Text excerpt:
Thea Gilmore finally emerged last year from a lengthy stint in rehab and a six week sojourn in a Buddhist retreat in the Hollywood hills during which she spoke to no-one but a Brahman guru and a reporter from Hello! Magazine.
On returning to life in the real world, she  emerged with her most shockingly intimate and deeply personal set of songs yet,  working with her regular team of co-writers.   Recording soon began, and a “back-to-basics” approach was adopted,  with tracks being shared out equally between four different production houses.
The pressure on Thea to follow up her last album has been immense: fans will recall that said album was recorded “by accident”: Thea was unintentionally caught on camera humming her songs whilst walking around a landfill site in North Devon, and turned on her computer the following morning to find that without any professional marketing involvement some 32 million people had logged on to the resulting images and learned her lyrics by heart.   However,  success has not spoiled her.  She eschews any trappings of fame and indeed  seems destined to bump up against the tragic, soul bruising side of life.  Only recently she was forced to part company with her personal shopper following a falafel related incident.  She has emerged from her own personal hell stronger, wiser and impossibly rich.

The above paragraph is untrue.

"Untrue" is of course a relative term in the flexible world of PR.

Since her initial breakthrough and her acclaim as “the wordsmith of her generation” (The Independent, 2004) Thea Gilmore has constantly been strongly advised by movers in the UK Music Industry to “Give the people what they want”.

Excerpted data:
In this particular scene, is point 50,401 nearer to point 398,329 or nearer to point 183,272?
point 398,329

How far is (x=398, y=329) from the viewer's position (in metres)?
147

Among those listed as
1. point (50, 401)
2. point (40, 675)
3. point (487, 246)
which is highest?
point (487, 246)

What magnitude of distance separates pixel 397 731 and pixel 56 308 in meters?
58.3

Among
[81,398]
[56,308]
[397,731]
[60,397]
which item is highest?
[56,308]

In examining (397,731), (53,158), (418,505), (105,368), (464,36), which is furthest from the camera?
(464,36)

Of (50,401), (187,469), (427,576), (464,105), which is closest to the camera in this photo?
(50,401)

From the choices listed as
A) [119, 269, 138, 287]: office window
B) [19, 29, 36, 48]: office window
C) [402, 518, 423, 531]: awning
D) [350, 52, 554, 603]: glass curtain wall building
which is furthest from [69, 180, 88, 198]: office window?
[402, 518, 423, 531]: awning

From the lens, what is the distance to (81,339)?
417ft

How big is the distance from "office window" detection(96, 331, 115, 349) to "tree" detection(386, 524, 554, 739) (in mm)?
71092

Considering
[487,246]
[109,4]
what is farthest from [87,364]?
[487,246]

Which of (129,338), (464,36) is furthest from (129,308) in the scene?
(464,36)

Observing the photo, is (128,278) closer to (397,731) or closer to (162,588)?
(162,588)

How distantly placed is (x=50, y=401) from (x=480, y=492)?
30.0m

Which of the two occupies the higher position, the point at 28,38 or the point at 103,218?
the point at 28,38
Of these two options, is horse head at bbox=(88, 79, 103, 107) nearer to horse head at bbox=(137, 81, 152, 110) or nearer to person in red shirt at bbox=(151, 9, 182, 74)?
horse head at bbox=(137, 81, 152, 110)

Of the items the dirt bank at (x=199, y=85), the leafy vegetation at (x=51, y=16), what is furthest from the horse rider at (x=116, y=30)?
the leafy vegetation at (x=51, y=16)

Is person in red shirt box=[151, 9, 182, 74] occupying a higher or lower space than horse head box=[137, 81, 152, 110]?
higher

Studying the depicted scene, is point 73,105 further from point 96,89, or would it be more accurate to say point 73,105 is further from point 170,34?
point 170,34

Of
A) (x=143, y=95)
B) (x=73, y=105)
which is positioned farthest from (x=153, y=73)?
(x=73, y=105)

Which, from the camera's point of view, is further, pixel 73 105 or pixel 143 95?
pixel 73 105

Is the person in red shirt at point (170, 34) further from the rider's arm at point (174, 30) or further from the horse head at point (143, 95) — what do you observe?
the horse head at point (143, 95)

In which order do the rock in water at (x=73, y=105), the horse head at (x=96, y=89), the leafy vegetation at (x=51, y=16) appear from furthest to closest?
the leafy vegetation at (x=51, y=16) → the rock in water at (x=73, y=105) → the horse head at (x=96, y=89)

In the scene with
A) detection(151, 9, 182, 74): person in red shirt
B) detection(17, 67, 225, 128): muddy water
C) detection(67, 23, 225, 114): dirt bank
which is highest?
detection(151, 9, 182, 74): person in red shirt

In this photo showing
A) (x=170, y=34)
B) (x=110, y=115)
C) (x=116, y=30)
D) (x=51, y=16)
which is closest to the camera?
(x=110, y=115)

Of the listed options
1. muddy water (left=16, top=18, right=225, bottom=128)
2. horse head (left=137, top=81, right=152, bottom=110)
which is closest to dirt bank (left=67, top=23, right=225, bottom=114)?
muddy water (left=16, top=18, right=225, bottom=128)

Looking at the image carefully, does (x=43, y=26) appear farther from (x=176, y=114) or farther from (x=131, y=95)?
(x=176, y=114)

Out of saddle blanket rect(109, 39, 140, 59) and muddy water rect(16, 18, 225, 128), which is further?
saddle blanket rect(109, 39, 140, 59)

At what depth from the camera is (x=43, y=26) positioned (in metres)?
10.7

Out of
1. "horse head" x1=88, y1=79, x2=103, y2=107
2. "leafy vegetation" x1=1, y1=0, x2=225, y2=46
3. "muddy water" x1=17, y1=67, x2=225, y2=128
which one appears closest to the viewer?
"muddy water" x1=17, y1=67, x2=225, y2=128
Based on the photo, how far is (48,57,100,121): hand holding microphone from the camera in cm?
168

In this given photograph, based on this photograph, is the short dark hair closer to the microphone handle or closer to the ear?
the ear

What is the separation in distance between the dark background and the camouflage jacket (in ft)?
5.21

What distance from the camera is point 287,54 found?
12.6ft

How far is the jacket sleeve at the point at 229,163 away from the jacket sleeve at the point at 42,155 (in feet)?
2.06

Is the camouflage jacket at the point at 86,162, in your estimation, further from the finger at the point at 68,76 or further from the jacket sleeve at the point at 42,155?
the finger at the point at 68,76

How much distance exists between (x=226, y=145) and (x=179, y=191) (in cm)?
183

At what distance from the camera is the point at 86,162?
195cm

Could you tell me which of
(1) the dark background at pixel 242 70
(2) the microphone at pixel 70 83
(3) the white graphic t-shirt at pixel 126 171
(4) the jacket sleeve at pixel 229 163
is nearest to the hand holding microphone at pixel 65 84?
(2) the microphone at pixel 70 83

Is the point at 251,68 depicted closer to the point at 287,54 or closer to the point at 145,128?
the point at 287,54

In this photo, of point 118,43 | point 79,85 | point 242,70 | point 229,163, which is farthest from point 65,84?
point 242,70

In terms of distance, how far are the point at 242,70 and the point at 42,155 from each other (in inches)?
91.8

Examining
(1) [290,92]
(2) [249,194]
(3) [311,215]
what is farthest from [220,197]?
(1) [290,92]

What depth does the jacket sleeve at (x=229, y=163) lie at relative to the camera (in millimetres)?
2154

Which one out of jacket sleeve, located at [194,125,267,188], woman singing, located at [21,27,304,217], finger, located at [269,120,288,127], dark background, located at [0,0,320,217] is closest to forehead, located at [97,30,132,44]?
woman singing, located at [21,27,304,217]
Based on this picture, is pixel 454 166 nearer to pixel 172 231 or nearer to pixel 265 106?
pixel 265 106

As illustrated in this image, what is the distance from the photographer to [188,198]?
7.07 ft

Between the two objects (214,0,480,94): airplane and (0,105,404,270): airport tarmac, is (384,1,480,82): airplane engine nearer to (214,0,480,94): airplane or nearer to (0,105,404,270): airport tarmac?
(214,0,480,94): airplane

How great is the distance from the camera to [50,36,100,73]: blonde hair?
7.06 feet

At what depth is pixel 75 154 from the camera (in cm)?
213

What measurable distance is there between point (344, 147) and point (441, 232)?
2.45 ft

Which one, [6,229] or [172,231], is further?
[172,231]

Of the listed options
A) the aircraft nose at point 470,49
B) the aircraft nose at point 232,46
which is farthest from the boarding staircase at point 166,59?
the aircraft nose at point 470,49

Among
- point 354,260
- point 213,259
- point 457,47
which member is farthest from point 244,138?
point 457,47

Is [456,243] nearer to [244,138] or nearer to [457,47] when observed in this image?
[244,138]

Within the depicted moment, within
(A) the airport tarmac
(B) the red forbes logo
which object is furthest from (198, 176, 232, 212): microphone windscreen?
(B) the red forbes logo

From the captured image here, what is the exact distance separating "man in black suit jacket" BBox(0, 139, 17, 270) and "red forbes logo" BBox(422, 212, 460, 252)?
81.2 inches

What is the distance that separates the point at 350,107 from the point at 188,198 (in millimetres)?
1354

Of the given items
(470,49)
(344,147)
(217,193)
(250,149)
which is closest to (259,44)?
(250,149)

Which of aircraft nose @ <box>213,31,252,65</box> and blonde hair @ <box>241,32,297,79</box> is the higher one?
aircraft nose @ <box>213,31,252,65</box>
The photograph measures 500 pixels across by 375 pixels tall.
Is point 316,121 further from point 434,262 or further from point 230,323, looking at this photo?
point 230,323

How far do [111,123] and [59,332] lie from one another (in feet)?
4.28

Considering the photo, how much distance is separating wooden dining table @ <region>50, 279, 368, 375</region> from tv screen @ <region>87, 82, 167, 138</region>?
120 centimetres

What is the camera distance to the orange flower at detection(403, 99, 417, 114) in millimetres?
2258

Objective A:
According to the text about Thea Gilmore, which publication called her "the wordsmith of her generation," and in what year?
Objective B:
Continue the text about Thea Gilmore from the point where it stops.

Final answer A:
The Independent, in 2004.

Final answer B:
In the age of the  publicity machine, the great behemoth of marketing that greases palms, blurs boundaries and oils the wheels of the  music business often  the main objective is to TELL people what they want. But - beyond an affection for Monty Panesar - Thea has never been into spin. So, she is sticking to her favourite trick.. to give the people what SHE wants.  And to tell the truth about it.

So Thea’s new record is called “Liejacker”.
And what is she giving “the people”?

Twelve songs worth of the literate, spiky melodic  writing for which she has received global acclaim.   Musically, a return to the more stripped down, acoustic vibe of early records such as “Rules For Jokers”.   The legendary Joan Baez - one iconic figure who has lined up as a Thea fan for years (Bruce Springsteen and Martha Wainwright are others) makes a guest appearance on the album, duetting on “The Lower Road”.
Dave McCabe of  the Zutons does the same on ‘Old Soul”, a song Thea wrote exactly a week before giving birth to her first child.
Acclaimed US singer/songwriter Erin McKeown supplies beautiful harmonies on the uplifiting waltz “Dance In New York”, and also featured on the record are  Steve Wickham of the Waterboys, and noted UK roots musicians John Kirkpatrick (Richard Thompson band) and Laura Reid (Kathryn Williams band).   Thea’s long term musical partner Nigel Stonier plays a variety of acoustic instruments including guitar, dulcimer, mandolin, melodica and ukulele.  Thea herself features  more prominently than ever before as an instrumentalist on the record, and recorded the bases to many of the tracks at her famously small home studio.  She, Nigel and engineer Mike Cave completed the production of the album at the Loft, Liverpool.   And at the last stages, Thea's hugely popular contribution to the Liverpool No. Ones record - her cover of the Dead Or Alive hit "You Spin Me Round" has been added as a bonus track.

And that's about the truth of it.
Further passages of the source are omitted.